Los últimos ocho años han sido los más calientes registrados, y el aumento de temperatura traerá más efectos climáticos extremos: OMM

Seis diferentes conjuntos de datos de temperatura internacionales de la Organización Meteorológica Mundial (OMM) lo han confirmado: con 2022, ya son ocho los años más cálidos registrados a nivel mundial.

De acuerdo con el organismo, esto se debe principalmente  a la concentración de gases de efecto invernadero en constante aumento, así como el calor acumulado, que traerá como consecuencia efectos a largo plazo del calentamiento global y otras tendencias derivadas del cambio climático.

Según el informe, en 2022, la temperatura global promedio fue aproximadamente 1.15 (entre 1.02 y 1.27°C) más alta de los niveles preindustriales, que van de 1850 a 1900, siendo el octavo consecutivo, de 2015 a la fecha.

Esto significa que en casi una década, las temperaturas globales anuales han alcanzado al menos 1°C por encima del parámetro establecido según datos de la OMM, lo que también aumenta la probabilidad de no cumplir con el límite temperatura de 1.5°C del Acuerdo de París.

Aumento Temperaturas Omm

Además, a pesar de la persistencia del enfriamiento provocado por La Niña en su tercer año, este impacto será de corta duración y no servirá para revertir la tendencia del calentamiento a largo plazo, causada por los gases de efecto invernadero que atrapan calor en la atmósfera.

Los datos de la OMM sobre El Niño/La Niña señalan que hay un 60% de probabilidad de que esta última persista durante enero y marzo de 2023, seguida de condiciones ENOS neutrales, donde no habría ni El Niño ni La Niña.

Las claras consecuencias del «récord»

Entre los efectos de este aumento de temperatura están el calentamiento global y otras consecuencias de cambio climático a largo plazo que se espera continúe debido a los récord de gases de efecto invernadero.

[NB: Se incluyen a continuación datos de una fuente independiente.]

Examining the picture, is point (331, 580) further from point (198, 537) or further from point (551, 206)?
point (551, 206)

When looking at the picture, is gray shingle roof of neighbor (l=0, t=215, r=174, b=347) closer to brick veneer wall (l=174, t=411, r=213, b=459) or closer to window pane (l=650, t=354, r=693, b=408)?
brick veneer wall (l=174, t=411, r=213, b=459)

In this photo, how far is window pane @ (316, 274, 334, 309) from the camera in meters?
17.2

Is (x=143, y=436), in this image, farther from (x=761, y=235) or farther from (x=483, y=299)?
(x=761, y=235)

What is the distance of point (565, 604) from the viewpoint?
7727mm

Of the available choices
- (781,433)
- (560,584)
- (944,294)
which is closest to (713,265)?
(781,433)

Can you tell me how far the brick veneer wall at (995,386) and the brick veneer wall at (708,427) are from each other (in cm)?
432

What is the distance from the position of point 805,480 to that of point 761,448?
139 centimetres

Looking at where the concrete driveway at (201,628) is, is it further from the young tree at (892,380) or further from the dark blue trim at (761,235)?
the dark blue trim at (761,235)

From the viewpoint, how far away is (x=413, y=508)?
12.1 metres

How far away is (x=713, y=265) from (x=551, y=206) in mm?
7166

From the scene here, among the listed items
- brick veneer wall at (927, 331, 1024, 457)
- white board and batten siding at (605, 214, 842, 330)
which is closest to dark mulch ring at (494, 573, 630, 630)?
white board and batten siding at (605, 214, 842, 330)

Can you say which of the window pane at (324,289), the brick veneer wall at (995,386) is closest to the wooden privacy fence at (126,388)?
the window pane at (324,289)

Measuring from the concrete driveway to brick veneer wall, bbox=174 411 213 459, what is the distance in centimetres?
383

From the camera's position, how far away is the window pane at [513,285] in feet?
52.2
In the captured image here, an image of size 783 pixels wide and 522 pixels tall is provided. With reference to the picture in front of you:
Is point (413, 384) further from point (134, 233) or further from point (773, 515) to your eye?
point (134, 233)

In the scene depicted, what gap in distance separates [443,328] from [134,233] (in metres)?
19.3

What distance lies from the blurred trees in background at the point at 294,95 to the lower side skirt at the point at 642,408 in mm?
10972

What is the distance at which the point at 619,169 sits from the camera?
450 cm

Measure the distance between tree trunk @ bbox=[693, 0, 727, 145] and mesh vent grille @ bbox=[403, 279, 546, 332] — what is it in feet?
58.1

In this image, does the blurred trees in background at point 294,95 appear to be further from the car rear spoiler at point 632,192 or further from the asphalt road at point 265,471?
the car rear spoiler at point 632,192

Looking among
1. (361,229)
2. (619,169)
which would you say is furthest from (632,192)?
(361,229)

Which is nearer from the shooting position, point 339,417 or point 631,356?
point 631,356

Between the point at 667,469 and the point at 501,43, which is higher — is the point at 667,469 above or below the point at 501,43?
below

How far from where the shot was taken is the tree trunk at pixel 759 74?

Derivado del aumento, se seguirán registrando olas de calor extremas, sequía e inundaciones devastadoras, uno de los casos más recientes, en las severas tormentas que se registraron a fines de diciembre en América del Norte.

De acuerdo con el profesor Petteri Taalas, secretario general de la OMM, es necesario prepararse para tales eventos y contar con alertas tempranas para evitar pérdidas económicas y humanas mayores.

También se requiere de ajustar las lagunas en las observaciones meteorológicas base en África y estados insulares, pues actualmente hay un impacto negativo en la calidad de sus pronósticos en esas regiones.